Utilizing Low-Dimensional Molecular Embeddings for Rapid Chemical Similarity Search

Adv Inf Retr. 2024 Mar:14609:34-49. doi: 10.1007/978-3-031-56060-6_3. Epub 2024 Mar 16.

Abstract

Nearest neighbor-based similarity searching is a common task in chemistry, with notable use cases in drug discovery. Yet, some of the most commonly used approaches for this task still leverage a brute-force approach. In practice this can be computationally costly and overly time-consuming, due in part to the sheer size of modern chemical databases. Previous computational advancements for this task have generally relied on improvements to hardware or dataset-specific tricks that lack generalizability.
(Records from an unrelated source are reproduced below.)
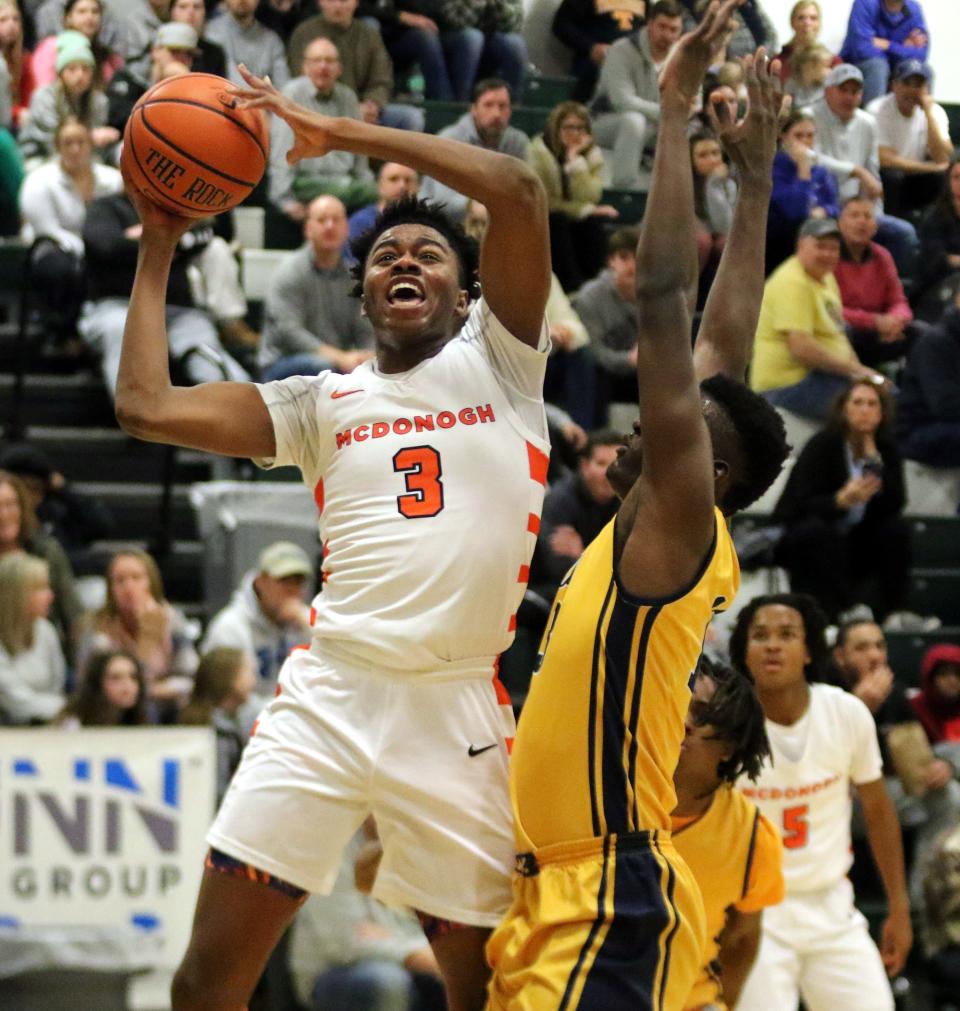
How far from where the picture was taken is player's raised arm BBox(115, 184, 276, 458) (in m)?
4.11

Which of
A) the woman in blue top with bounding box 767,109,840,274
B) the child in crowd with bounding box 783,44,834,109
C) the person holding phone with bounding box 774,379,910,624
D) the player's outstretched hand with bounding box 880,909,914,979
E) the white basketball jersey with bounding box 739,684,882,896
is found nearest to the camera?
the white basketball jersey with bounding box 739,684,882,896

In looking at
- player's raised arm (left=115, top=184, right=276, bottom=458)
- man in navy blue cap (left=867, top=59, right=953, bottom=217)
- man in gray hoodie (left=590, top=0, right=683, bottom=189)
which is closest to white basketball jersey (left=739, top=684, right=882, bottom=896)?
player's raised arm (left=115, top=184, right=276, bottom=458)

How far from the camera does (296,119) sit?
3877mm

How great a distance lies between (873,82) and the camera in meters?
13.3

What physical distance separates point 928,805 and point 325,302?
352cm

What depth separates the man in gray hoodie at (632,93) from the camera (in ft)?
40.1

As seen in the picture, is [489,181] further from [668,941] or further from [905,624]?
[905,624]

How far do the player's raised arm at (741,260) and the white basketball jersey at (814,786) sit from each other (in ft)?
8.06

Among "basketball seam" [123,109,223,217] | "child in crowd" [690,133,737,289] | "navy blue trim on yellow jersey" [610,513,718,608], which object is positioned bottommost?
"navy blue trim on yellow jersey" [610,513,718,608]

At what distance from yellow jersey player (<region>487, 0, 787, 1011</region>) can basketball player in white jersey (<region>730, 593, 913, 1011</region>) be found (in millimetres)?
2635

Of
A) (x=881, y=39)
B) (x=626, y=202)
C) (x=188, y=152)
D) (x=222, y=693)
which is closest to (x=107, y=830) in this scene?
(x=222, y=693)

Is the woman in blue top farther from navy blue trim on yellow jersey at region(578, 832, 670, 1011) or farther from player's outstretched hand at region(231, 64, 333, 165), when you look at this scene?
navy blue trim on yellow jersey at region(578, 832, 670, 1011)

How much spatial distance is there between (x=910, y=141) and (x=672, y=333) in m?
9.97

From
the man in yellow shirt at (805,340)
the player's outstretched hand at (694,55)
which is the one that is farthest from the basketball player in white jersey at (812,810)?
the man in yellow shirt at (805,340)
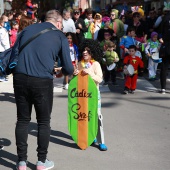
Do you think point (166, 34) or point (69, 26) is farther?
point (69, 26)

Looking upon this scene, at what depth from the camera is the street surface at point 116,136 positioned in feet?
16.8

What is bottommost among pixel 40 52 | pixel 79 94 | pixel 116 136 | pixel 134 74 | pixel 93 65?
pixel 116 136

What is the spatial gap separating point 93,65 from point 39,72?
53.3 inches

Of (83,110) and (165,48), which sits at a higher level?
(165,48)

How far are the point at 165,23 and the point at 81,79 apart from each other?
4.48m

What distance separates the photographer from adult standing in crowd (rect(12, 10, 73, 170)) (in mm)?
4473

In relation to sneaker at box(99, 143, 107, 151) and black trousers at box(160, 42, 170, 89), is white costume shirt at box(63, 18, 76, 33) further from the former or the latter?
sneaker at box(99, 143, 107, 151)

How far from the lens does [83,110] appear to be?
18.4 ft

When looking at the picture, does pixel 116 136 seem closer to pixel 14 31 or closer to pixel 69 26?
pixel 14 31

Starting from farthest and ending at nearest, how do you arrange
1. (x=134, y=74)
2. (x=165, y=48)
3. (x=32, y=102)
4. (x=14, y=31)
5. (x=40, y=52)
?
(x=14, y=31) → (x=134, y=74) → (x=165, y=48) → (x=32, y=102) → (x=40, y=52)

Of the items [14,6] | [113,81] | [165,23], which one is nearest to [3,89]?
[113,81]

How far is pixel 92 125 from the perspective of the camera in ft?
18.2

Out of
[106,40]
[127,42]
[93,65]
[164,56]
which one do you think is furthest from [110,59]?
[93,65]

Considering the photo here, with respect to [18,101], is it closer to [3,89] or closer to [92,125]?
[92,125]
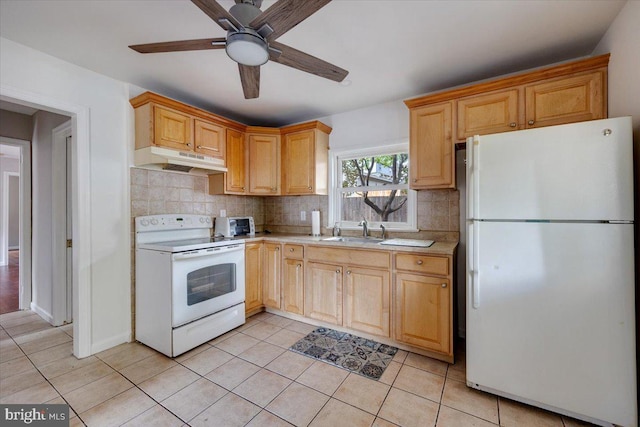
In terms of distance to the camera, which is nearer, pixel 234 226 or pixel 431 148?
pixel 431 148

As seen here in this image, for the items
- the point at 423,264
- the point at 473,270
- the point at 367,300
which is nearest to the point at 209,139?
the point at 367,300

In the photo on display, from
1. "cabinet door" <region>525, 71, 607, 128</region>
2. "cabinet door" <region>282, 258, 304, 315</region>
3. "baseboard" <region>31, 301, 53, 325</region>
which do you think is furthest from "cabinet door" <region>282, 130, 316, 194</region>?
"baseboard" <region>31, 301, 53, 325</region>

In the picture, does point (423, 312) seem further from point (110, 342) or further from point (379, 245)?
point (110, 342)

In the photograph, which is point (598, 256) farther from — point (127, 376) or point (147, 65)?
point (147, 65)

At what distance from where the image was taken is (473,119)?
218 centimetres

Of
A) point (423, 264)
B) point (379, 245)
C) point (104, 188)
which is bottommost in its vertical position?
point (423, 264)

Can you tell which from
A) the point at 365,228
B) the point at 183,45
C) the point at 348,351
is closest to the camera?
the point at 183,45

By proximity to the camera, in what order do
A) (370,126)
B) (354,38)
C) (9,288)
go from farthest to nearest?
(9,288)
(370,126)
(354,38)

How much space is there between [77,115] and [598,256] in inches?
150

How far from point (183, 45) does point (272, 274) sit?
230 centimetres

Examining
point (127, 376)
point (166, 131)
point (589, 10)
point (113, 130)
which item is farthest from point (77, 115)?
point (589, 10)

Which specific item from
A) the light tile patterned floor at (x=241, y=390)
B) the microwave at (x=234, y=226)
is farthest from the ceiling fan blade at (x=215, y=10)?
the microwave at (x=234, y=226)

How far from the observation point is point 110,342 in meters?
2.40

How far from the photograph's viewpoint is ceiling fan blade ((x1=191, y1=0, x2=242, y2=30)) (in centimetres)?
114
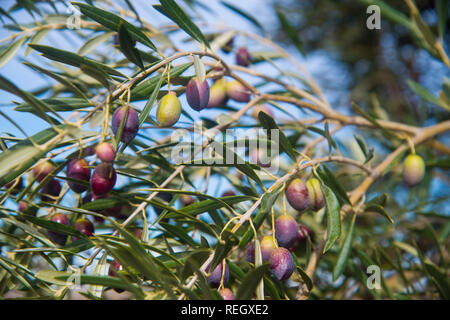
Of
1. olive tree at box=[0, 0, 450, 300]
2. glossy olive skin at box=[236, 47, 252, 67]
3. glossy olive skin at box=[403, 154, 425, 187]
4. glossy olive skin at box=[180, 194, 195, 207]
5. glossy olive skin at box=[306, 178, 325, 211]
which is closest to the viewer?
olive tree at box=[0, 0, 450, 300]

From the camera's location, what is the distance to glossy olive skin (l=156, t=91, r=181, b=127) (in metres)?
0.57

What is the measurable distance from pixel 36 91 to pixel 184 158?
1.63 ft

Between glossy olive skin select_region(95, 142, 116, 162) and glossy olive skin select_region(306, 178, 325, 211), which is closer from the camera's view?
glossy olive skin select_region(95, 142, 116, 162)

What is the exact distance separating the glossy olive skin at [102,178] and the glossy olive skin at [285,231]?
10.6 inches

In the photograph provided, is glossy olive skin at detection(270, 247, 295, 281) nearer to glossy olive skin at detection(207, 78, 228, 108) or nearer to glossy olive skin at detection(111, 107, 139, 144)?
glossy olive skin at detection(111, 107, 139, 144)

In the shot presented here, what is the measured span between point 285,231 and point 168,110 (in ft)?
0.85

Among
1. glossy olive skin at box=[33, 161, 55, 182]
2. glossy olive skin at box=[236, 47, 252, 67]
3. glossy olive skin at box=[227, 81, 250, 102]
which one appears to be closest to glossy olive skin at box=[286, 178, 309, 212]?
glossy olive skin at box=[227, 81, 250, 102]

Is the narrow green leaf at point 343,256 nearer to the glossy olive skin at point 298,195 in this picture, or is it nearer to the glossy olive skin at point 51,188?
the glossy olive skin at point 298,195

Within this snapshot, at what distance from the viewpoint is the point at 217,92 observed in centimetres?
88

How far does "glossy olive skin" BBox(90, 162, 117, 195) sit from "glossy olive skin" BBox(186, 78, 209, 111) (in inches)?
6.2

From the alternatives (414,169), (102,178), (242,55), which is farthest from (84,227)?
(414,169)

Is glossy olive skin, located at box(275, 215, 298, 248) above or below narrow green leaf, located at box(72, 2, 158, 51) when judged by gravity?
below

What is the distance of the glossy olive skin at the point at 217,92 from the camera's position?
877mm

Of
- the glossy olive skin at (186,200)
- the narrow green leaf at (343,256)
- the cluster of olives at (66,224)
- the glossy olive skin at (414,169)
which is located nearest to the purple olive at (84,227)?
the cluster of olives at (66,224)
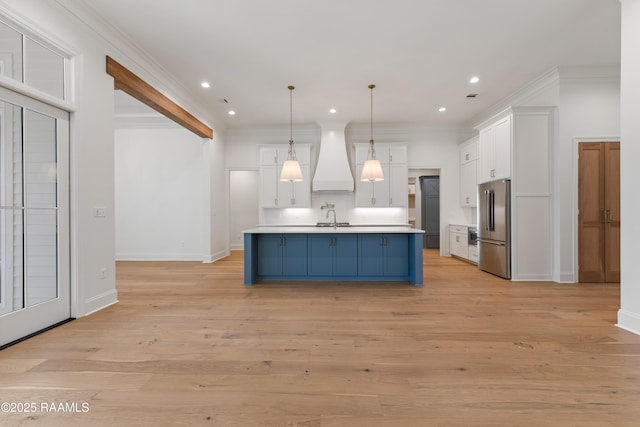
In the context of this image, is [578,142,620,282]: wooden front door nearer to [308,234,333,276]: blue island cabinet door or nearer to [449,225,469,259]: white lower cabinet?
[449,225,469,259]: white lower cabinet

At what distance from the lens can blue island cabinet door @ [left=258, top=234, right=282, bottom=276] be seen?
4.54 metres

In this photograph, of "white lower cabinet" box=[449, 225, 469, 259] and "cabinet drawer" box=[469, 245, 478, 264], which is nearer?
"cabinet drawer" box=[469, 245, 478, 264]

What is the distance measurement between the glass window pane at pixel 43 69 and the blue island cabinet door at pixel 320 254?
333 centimetres

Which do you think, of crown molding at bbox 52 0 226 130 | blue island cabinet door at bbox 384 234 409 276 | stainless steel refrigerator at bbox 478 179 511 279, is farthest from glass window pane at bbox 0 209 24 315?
stainless steel refrigerator at bbox 478 179 511 279

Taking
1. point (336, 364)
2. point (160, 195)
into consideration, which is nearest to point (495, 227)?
point (336, 364)

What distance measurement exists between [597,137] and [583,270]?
1981 mm

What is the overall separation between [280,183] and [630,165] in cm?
563

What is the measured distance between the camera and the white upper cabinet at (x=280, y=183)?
6766 mm

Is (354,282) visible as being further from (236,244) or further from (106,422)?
(236,244)

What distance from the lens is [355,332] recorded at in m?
2.53

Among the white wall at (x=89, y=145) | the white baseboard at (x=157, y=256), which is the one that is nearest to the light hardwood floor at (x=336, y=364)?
the white wall at (x=89, y=145)

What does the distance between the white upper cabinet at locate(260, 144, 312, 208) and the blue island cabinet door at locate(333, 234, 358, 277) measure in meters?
2.46

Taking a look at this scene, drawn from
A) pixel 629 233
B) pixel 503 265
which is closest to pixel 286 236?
pixel 503 265

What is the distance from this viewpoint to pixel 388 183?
6742mm
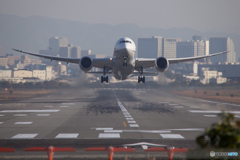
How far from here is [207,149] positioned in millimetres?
6246

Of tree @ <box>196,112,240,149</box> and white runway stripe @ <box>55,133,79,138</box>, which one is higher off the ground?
tree @ <box>196,112,240,149</box>

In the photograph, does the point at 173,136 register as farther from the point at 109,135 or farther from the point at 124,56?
Result: the point at 124,56

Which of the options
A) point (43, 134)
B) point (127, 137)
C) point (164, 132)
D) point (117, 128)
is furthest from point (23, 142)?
point (164, 132)

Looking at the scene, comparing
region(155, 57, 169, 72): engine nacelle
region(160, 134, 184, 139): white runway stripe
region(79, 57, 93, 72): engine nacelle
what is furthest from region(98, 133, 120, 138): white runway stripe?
region(155, 57, 169, 72): engine nacelle

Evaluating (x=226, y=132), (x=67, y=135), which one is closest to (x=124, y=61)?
(x=67, y=135)

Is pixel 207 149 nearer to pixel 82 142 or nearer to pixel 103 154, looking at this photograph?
pixel 103 154

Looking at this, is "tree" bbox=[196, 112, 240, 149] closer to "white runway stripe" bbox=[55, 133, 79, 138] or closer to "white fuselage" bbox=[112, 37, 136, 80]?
"white runway stripe" bbox=[55, 133, 79, 138]

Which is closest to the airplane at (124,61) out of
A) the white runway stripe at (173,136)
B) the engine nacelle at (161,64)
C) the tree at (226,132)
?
the engine nacelle at (161,64)

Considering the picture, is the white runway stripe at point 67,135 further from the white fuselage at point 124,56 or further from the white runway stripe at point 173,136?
the white fuselage at point 124,56

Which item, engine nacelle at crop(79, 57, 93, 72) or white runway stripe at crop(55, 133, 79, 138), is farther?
engine nacelle at crop(79, 57, 93, 72)

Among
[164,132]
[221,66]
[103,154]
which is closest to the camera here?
[103,154]

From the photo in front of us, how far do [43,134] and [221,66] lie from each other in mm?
187820

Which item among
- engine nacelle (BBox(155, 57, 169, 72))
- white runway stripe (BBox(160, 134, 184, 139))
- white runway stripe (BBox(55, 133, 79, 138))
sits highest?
engine nacelle (BBox(155, 57, 169, 72))

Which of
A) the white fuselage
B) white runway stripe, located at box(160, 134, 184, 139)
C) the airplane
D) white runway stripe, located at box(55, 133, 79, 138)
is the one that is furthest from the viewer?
the airplane
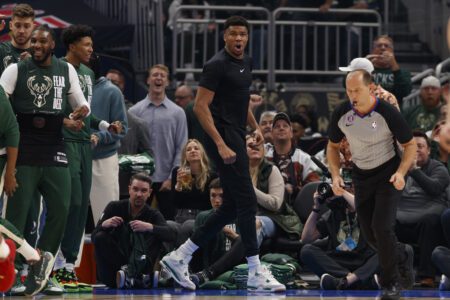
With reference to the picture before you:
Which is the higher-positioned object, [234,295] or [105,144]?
[105,144]

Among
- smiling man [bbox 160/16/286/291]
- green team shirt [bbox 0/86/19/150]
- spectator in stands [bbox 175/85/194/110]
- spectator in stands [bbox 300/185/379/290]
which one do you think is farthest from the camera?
spectator in stands [bbox 175/85/194/110]

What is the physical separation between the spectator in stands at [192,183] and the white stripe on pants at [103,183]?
0.68 meters

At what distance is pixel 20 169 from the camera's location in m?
12.0

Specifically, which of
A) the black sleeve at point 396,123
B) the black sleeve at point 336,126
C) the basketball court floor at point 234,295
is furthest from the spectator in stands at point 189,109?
the black sleeve at point 396,123

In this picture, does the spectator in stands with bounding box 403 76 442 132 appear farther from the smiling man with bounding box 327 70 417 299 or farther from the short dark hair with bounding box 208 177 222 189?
the smiling man with bounding box 327 70 417 299

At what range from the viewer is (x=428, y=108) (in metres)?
16.7

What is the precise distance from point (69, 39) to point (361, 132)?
310 cm

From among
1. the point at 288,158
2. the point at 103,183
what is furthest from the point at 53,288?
the point at 288,158

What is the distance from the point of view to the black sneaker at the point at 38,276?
11805mm

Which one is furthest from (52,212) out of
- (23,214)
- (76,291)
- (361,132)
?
(361,132)

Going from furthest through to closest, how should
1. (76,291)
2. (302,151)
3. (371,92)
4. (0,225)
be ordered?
(302,151), (76,291), (371,92), (0,225)

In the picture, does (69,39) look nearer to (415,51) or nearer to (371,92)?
(371,92)

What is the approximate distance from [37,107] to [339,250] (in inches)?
143

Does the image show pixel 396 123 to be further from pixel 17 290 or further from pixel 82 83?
pixel 17 290
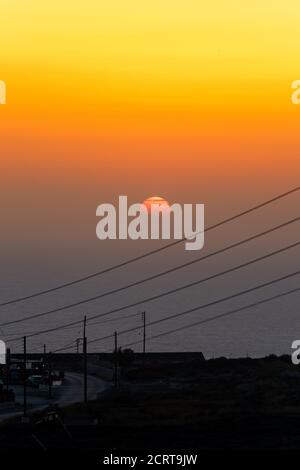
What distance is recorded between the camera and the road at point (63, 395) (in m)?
76.5

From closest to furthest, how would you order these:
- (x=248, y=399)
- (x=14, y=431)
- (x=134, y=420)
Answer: (x=14, y=431), (x=134, y=420), (x=248, y=399)

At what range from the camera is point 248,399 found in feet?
239

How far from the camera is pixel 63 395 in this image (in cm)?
8775

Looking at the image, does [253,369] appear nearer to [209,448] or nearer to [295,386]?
[295,386]

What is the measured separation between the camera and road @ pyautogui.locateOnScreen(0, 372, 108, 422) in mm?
76500

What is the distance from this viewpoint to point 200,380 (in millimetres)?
92688

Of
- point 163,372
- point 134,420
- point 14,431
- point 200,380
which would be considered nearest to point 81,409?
point 134,420
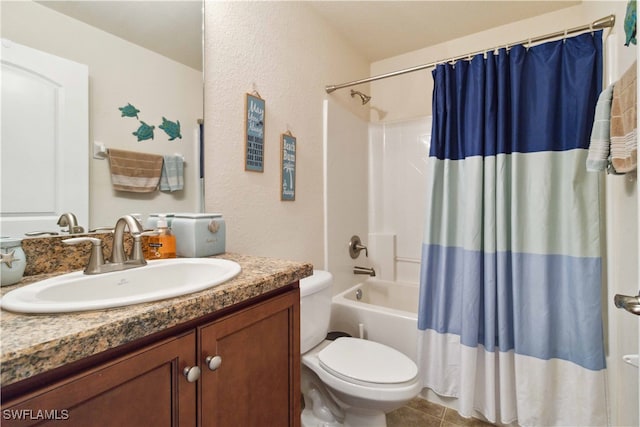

Approaches that leverage lower-complexity searching algorithms remain relatively underexplored. However, many of these algorithms are approximate solutions and/or struggle with typical high-dimensional chemical embeddings. Here we evaluate whether a combination of low-dimensional chemical embeddings and a k-d tree data structure can achieve fast nearest neighbor queries while maintaining performance on standard chemical similarity search benchmarks. We examine different dimensionality reductions of standard chemical embeddings as well as a learned, structurally-aware embedding-SmallSA-for this task. With this framework, searches on over one billion chemicals execute in less than a second on a single CPU core, five orders of magnitude faster than the brute-force approach. We also demonstrate that SmallSA achieves competitive performance on chemical similarity benchmarks.

Keywords: Cheminformatics; Drug discovery; Virtual screening.